DATASET:
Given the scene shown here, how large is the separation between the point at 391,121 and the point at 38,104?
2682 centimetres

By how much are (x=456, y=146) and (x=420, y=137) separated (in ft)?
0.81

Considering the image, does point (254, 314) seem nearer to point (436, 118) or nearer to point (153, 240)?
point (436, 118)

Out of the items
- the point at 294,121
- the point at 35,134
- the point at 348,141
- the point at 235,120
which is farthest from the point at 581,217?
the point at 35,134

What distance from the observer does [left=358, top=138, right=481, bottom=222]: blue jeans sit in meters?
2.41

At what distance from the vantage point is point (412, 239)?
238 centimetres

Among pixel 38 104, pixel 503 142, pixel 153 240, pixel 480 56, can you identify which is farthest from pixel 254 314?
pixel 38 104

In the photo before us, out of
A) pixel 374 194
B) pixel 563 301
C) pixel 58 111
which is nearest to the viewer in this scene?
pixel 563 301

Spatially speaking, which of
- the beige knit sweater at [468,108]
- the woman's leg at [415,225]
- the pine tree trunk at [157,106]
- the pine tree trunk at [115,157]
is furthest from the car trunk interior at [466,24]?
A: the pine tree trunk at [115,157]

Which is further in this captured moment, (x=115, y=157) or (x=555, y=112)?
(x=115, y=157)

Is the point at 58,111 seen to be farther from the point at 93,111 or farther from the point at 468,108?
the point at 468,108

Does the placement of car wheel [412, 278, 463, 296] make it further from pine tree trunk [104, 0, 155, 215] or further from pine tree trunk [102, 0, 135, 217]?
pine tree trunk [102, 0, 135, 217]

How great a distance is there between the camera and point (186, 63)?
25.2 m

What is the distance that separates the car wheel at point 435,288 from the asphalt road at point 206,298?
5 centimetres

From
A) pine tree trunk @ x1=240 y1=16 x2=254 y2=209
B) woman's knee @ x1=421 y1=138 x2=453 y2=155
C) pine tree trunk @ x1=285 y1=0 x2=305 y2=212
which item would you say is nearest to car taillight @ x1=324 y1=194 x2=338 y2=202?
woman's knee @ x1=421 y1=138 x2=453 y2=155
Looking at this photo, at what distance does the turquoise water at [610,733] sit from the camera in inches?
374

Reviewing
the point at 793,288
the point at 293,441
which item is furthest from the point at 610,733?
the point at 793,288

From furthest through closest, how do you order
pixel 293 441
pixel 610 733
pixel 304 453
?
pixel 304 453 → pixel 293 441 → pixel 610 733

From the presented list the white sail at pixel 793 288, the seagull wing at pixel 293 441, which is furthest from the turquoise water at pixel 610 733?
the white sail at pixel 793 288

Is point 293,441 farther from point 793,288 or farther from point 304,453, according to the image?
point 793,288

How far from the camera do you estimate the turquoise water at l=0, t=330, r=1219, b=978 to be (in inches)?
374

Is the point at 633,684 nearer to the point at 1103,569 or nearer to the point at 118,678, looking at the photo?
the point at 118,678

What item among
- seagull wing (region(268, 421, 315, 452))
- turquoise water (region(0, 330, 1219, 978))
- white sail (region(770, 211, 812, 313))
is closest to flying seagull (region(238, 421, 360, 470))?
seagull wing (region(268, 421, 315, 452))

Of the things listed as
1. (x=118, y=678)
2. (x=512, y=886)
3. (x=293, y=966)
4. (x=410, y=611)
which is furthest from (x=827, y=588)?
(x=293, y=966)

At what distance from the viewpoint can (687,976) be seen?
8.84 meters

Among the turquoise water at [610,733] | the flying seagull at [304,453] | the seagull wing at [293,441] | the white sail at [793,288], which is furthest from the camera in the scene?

TASK TO CARRY OUT: Your task is to repeat the data exactly; please include every line.

WORKED ANSWER:
Given the scene shown here, how large is the separation between the point at 391,121 and the point at 38,104?
2682 centimetres

By how much are (x=456, y=146) and (x=420, y=137) separated (in ft)?
0.81

Considering the image, does point (254, 314) seem nearer to point (436, 118) or nearer to point (153, 240)?
point (436, 118)

Out of the items
- the point at 294,121
- the point at 35,134
- the point at 348,141
- the point at 235,120
which is farthest from the point at 581,217?
the point at 35,134

What distance from the observer does [left=358, top=138, right=481, bottom=222]: blue jeans sit in meters?
2.41

At what distance from the vantage point is point (412, 239)?
238 centimetres

Among pixel 38 104, pixel 503 142, pixel 153 240, pixel 480 56, can you identify which is farthest from pixel 254 314?
pixel 38 104

In the photo before us, out of
A) pixel 374 194
B) pixel 563 301
C) pixel 58 111
which is nearest to the viewer in this scene?
pixel 563 301

Spatially speaking, which of
- the beige knit sweater at [468,108]
- the woman's leg at [415,225]
- the pine tree trunk at [157,106]
- the pine tree trunk at [115,157]
is furthest from the car trunk interior at [466,24]?
A: the pine tree trunk at [115,157]

Which is further in this captured moment, (x=115, y=157) or (x=555, y=112)?
(x=115, y=157)

Is the point at 58,111 seen to be farther from the point at 93,111 or farther from the point at 468,108?
the point at 468,108

Does the placement of car wheel [412, 278, 463, 296] make it further from pine tree trunk [104, 0, 155, 215] or further from pine tree trunk [102, 0, 135, 217]?
pine tree trunk [102, 0, 135, 217]

How great a distance is there between the camera and point (186, 63)?
25.2 m

What is the distance that separates the car wheel at point 435,288 from the asphalt road at point 206,298?
5 centimetres

From
A) pine tree trunk @ x1=240 y1=16 x2=254 y2=209
B) woman's knee @ x1=421 y1=138 x2=453 y2=155
C) pine tree trunk @ x1=285 y1=0 x2=305 y2=212
which item would you say is nearest to car taillight @ x1=324 y1=194 x2=338 y2=202?
woman's knee @ x1=421 y1=138 x2=453 y2=155
Looking at this photo, at what distance does the turquoise water at [610,733] sit from the camera in inches?
374

Reviewing
the point at 793,288
the point at 293,441
which item is furthest from the point at 610,733?
the point at 793,288

From furthest through closest, how do you order
pixel 293 441
pixel 610 733
pixel 304 453
?
pixel 304 453 → pixel 293 441 → pixel 610 733

From the presented list the white sail at pixel 793 288, the seagull wing at pixel 293 441, which is furthest from the turquoise water at pixel 610 733?
the white sail at pixel 793 288

Is point 293,441 farther from point 793,288 or farther from point 304,453, according to the image?
point 793,288

How far from the camera do you estimate the turquoise water at l=0, t=330, r=1219, b=978 to be (in inches)?
374

Is the point at 633,684 nearer to the point at 1103,569 or nearer to the point at 118,678, looking at the photo?
the point at 118,678

What item among
- seagull wing (region(268, 421, 315, 452))
- turquoise water (region(0, 330, 1219, 978))
- white sail (region(770, 211, 812, 313))
is closest to flying seagull (region(238, 421, 360, 470))?
seagull wing (region(268, 421, 315, 452))

Of the things listed as
1. (x=118, y=678)
2. (x=512, y=886)
3. (x=293, y=966)
4. (x=410, y=611)
which is furthest from (x=827, y=588)?
(x=293, y=966)

At what distance from the viewpoint can (687,976) be seen?
8.84 meters

Among the turquoise water at [610,733] | the flying seagull at [304,453] | the seagull wing at [293,441] | the white sail at [793,288], which is furthest from the camera in the scene?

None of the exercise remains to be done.